REQUIRED ACTION:
Identify and pull out each line of the entries in which "catalogue" occurs.

[[ RAW DATA open ]]

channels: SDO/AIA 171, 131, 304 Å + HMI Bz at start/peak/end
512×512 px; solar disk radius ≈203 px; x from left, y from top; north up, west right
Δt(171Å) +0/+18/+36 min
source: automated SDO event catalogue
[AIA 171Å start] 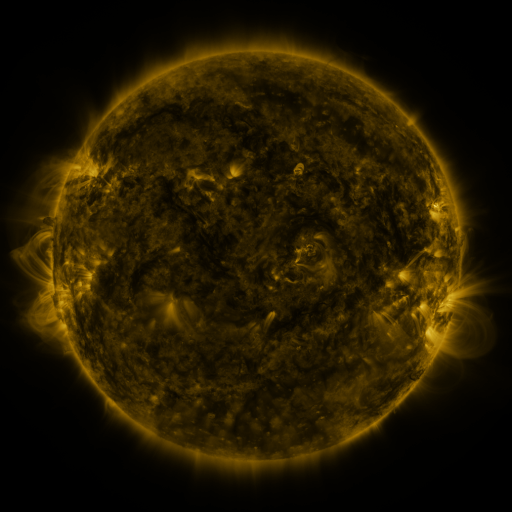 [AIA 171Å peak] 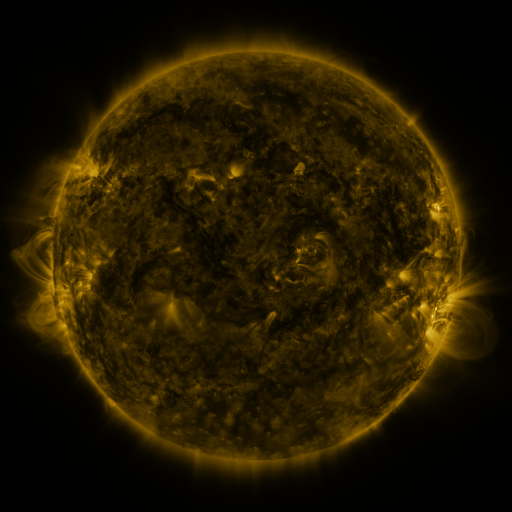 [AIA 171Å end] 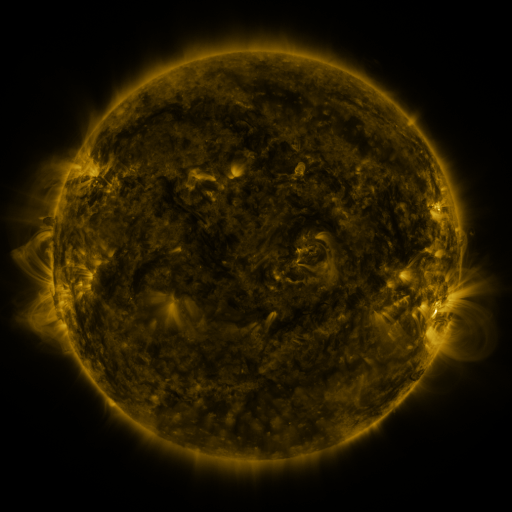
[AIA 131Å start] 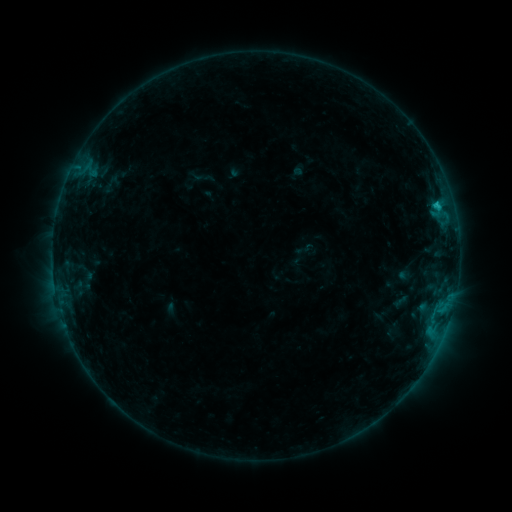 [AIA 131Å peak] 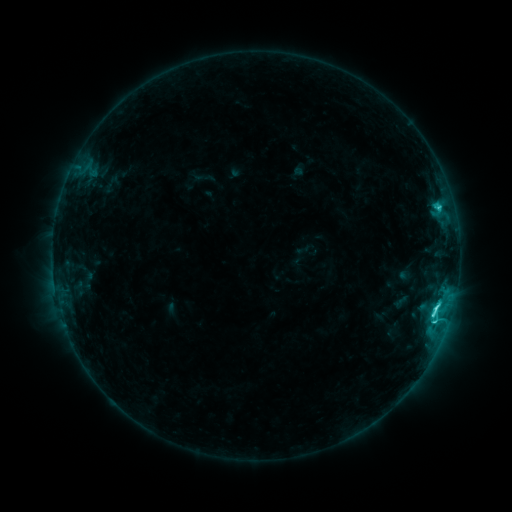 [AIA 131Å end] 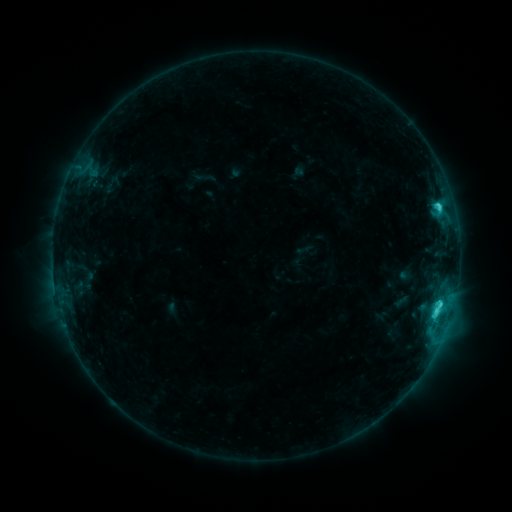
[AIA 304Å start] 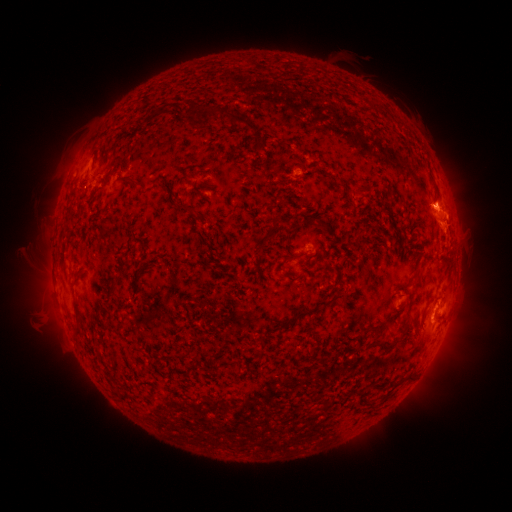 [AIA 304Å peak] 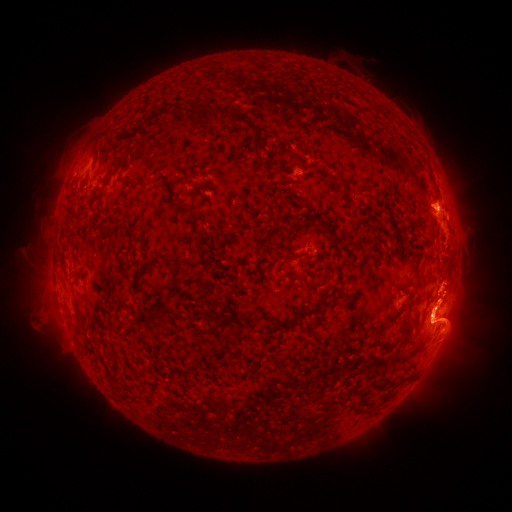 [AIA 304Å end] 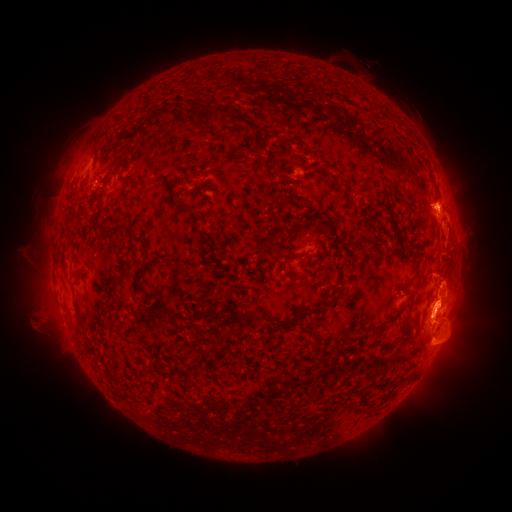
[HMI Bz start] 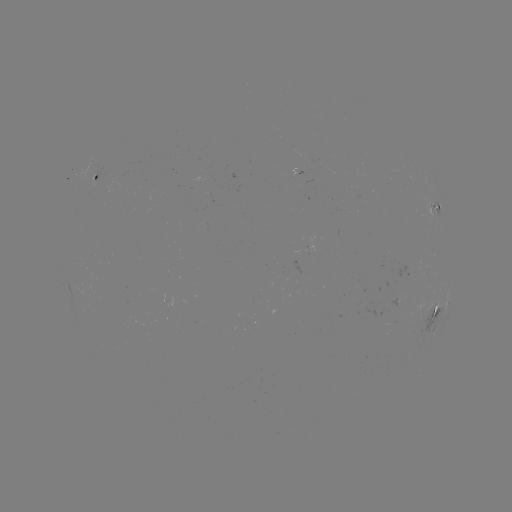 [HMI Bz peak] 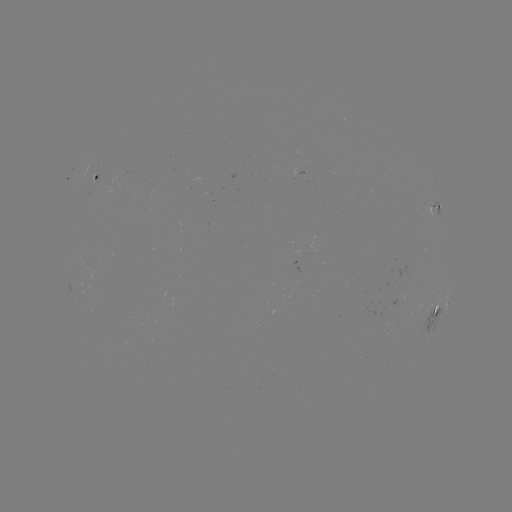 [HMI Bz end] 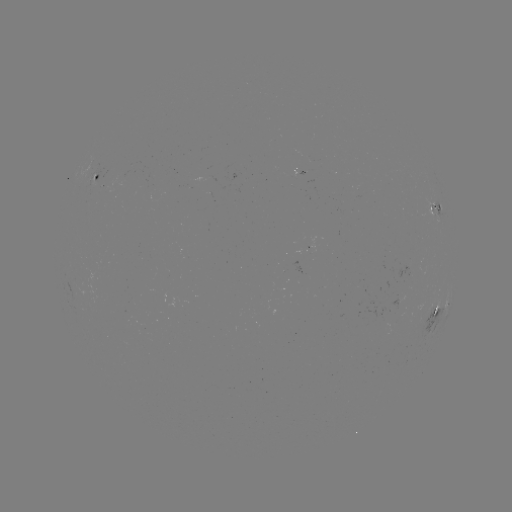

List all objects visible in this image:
eruption: (448, 317)
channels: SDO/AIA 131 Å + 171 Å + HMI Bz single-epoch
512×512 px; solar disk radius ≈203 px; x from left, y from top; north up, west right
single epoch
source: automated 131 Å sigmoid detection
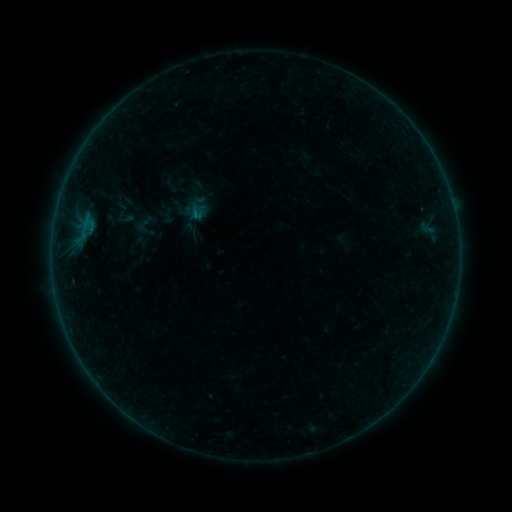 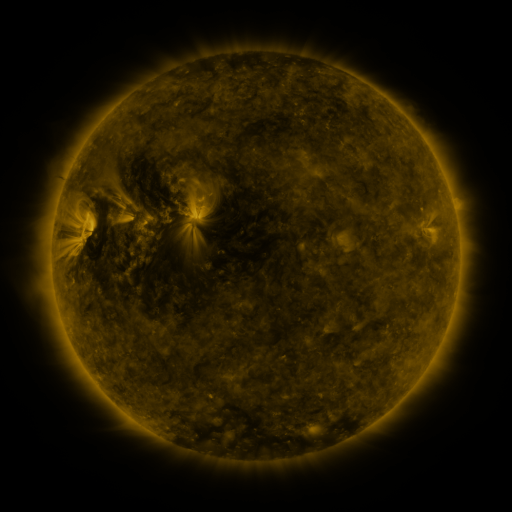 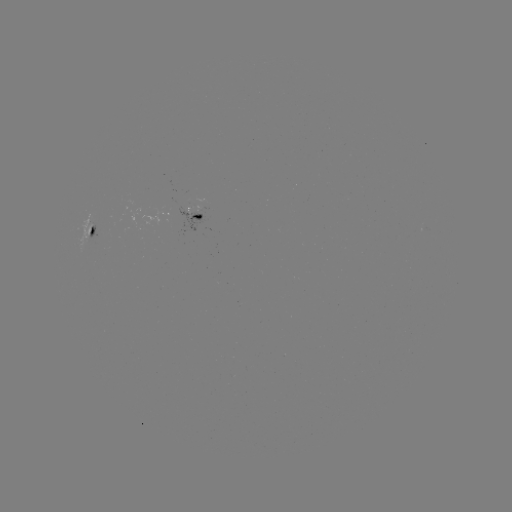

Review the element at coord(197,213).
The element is sigmoid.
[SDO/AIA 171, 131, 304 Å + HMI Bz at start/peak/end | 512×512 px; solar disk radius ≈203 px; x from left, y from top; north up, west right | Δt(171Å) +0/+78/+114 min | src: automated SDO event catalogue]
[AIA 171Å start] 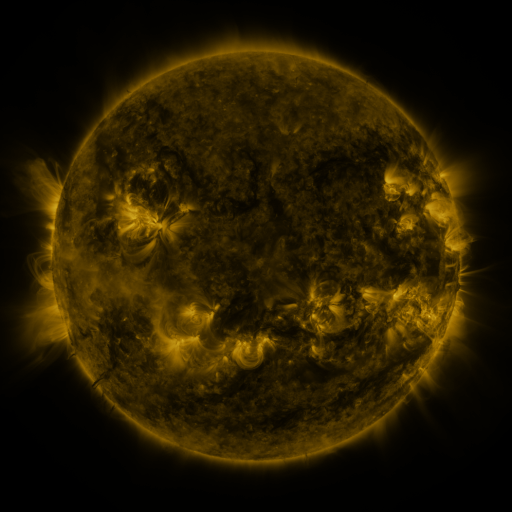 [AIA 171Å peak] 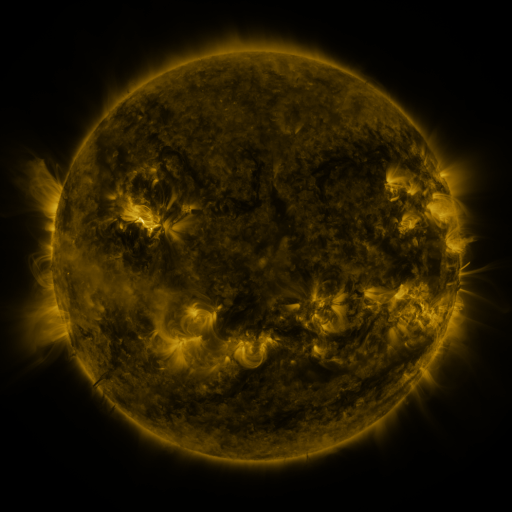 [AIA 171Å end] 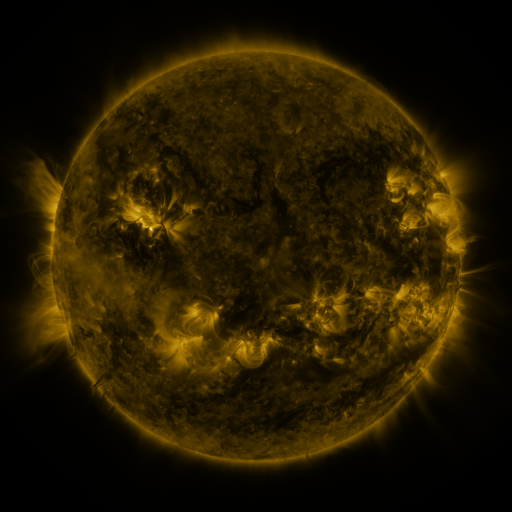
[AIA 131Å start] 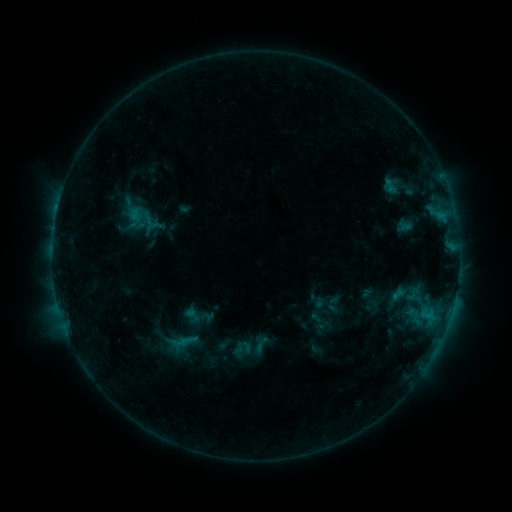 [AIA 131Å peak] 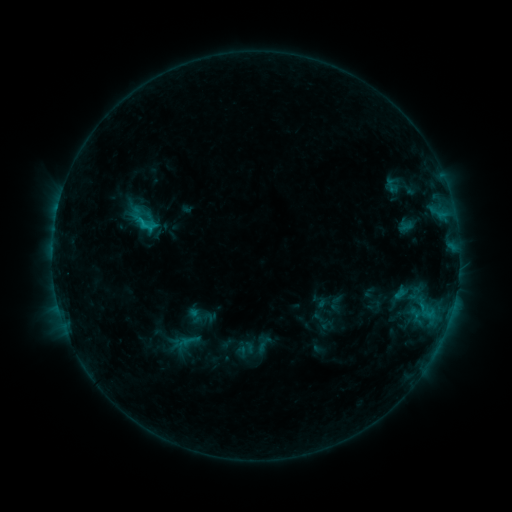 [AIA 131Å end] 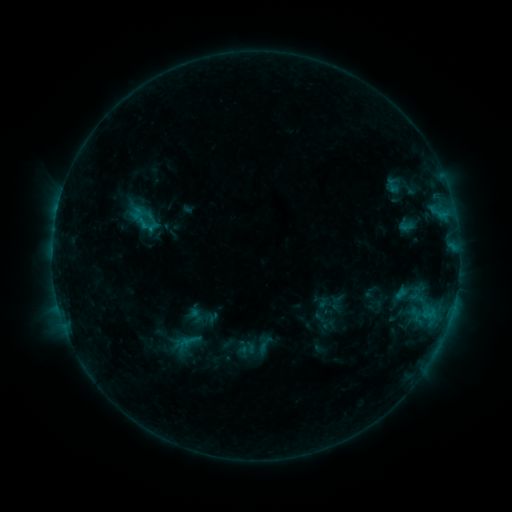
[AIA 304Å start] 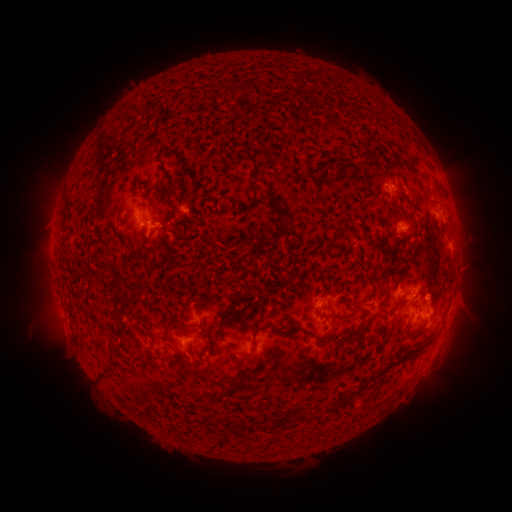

[[ RAW DATA closed ]]

ANSWER FOR THIS EXERCISE:
source: automated SDO event catalogue
[SDO/AIA 171, 131, 304 Å + HMI Bz at start/peak/end | 512×512 px; solar disk radius ≈203 px; x from left, y from top; north up, west right | Δt(171Å) +0/+78/+114 min | src: automated SDO event catalogue]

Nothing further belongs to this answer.